• **Data under study**
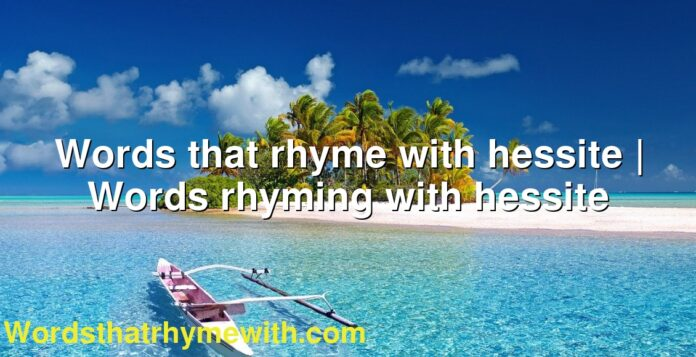 Words that rhyme with hessite | Words rhyming with hessite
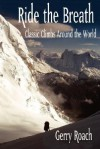 Ride the Breath: Classic Climbs Around the World - Gerry Roach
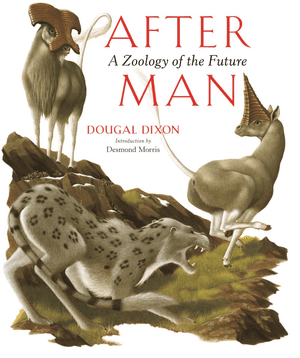The cover of After Man: A Zoology of the Future by Dougal Dixon.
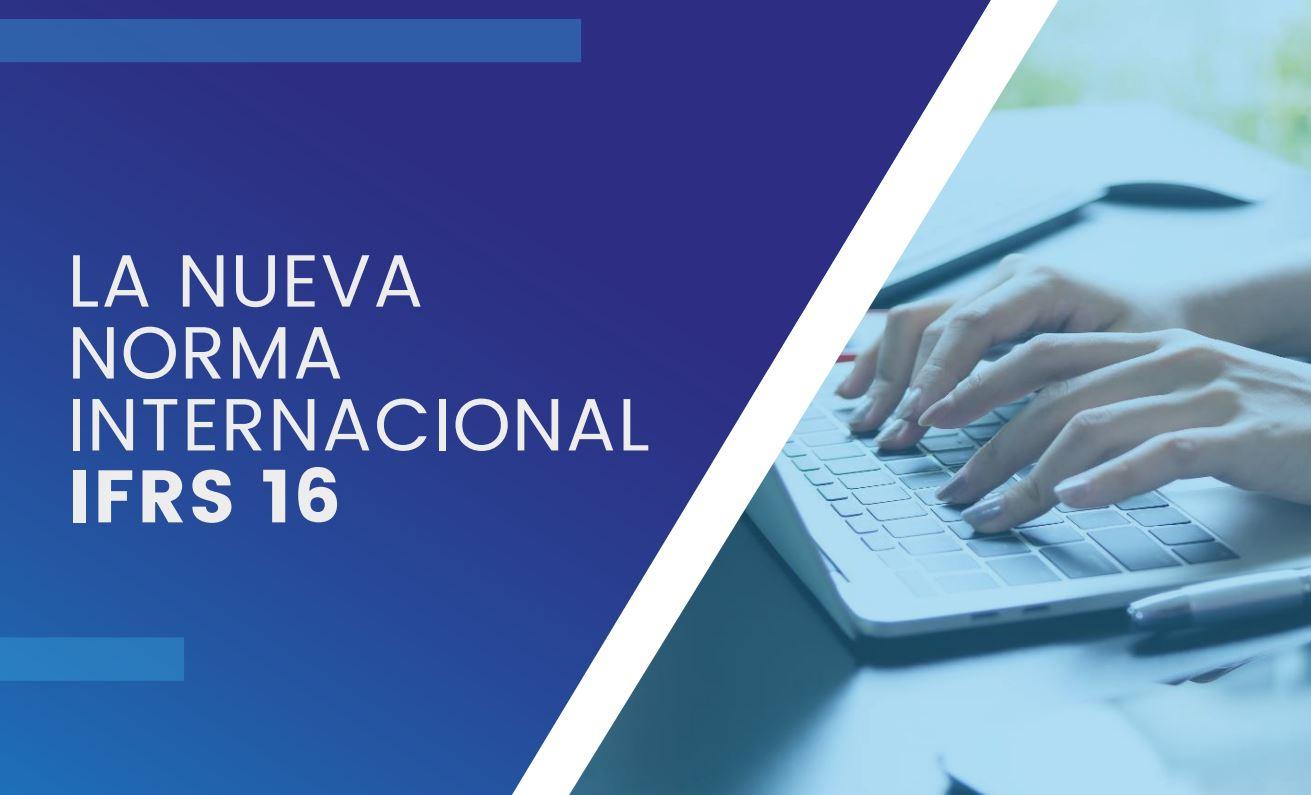 """Featured image for """"La nueva norma Internacional IFRS 16"""""""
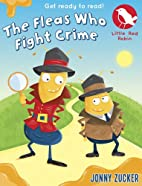 The Fleas Who Fight Crime (Little Red Robin)…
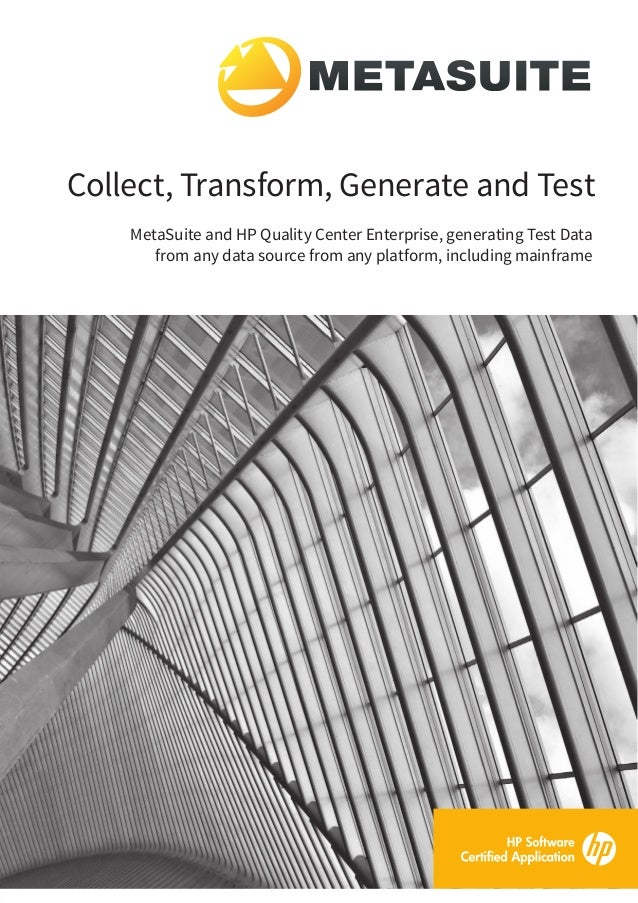 Collect, Transform, Generate and Test  MetaSuite and HP Quality Center Enterprise, generating Test Data  from any data sou...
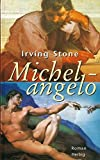 Michelangelo: Biographischer Roman (Sonderreihe) - Irving Stone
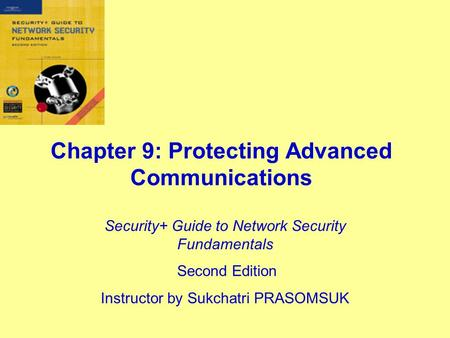 Chapter 9: Protecting Advanced Communications Security+ Guide to Network Security Fundamentals Second Edition Instructor by Sukchatri PRASOMSUK.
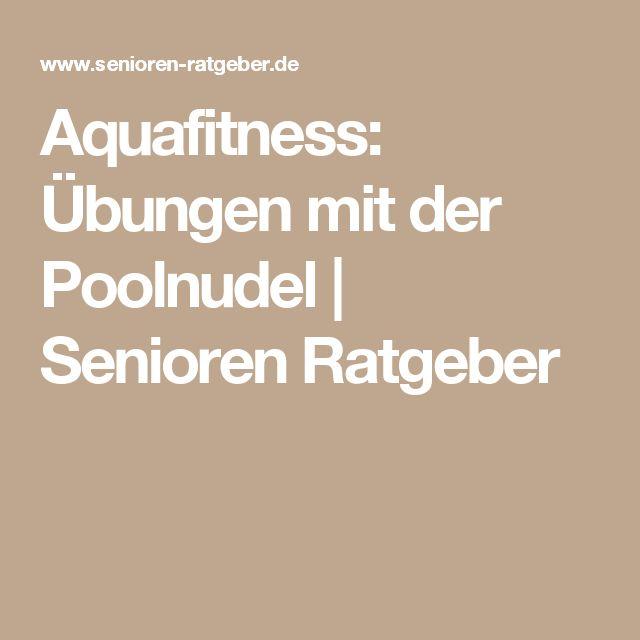 Aquafitness: Übungen mit der Poolnudel | Senioren Ratgeber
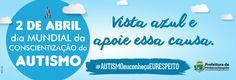 Dia Mundial da Conscientização do Autismo - 2015 | Prefeitura de Pindamonhangaba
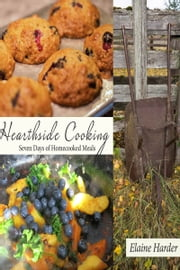 Hearthside Cooking ebook by Elaine Harder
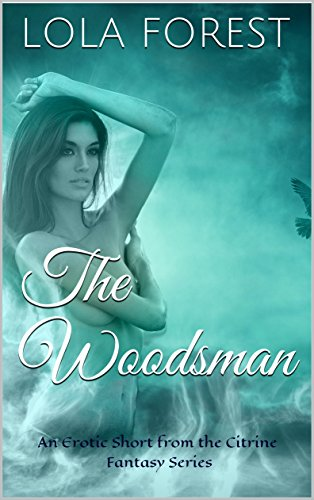 Erotica by the woodsman
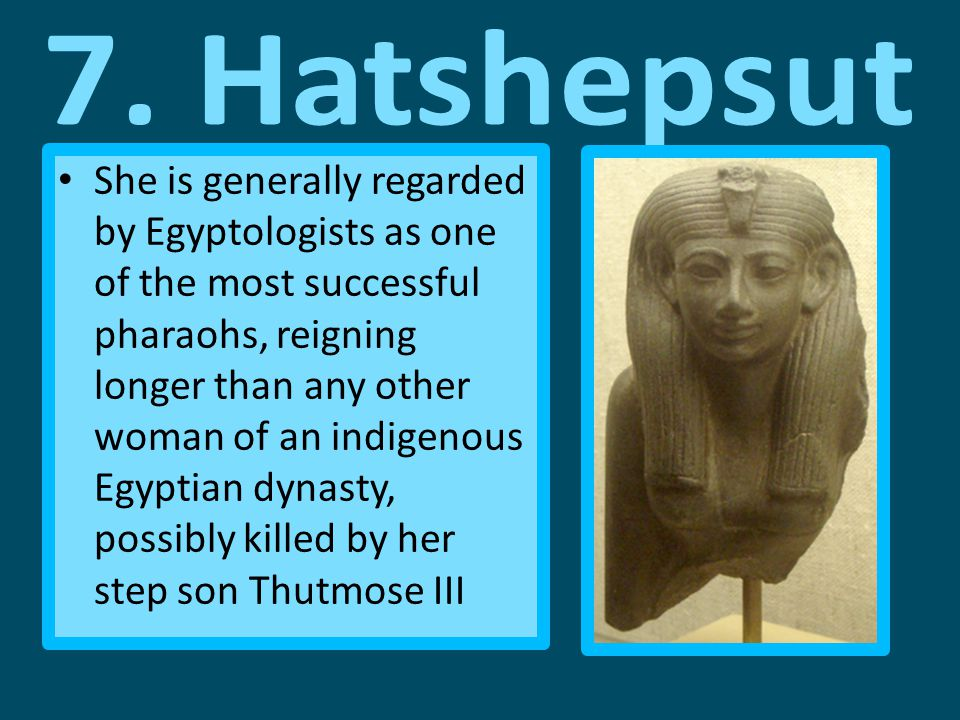 She is generally regarded by Egyptologists as one of the most successful pharaohs, reigning longer than any other woman of an indigenous Egyptian dynasty, possibly killed by her step son Thutmose III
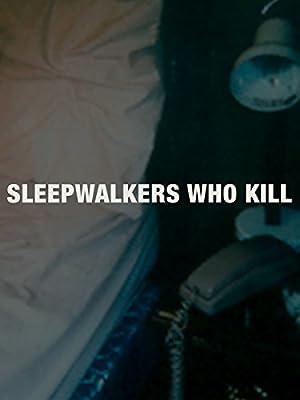 Where to stream Sleepwalkers Who Kill
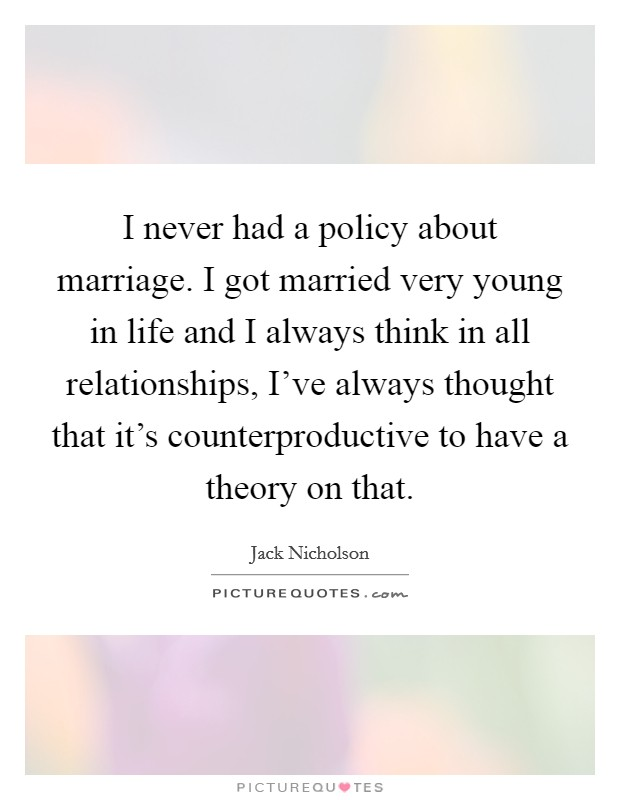 I never had a policy about marriage. I got married very young in life and I always think in all relationships, I've always thought that it's counterproductive to have a theory on that Picture Quote #1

• **Work to be completed**
What you return must match, line for line, the records from the line containing "Where to stream Sleepwalkers Who Kill" through their end, with both ends included and no pictures.

• **Output of the exercise**
 Where to stream Sleepwalkers Who Kill
 I never had a policy about marriage. I got married very young in life and I always think in all relationships, I've always thought that it's counterproductive to have a theory on that Picture Quote #1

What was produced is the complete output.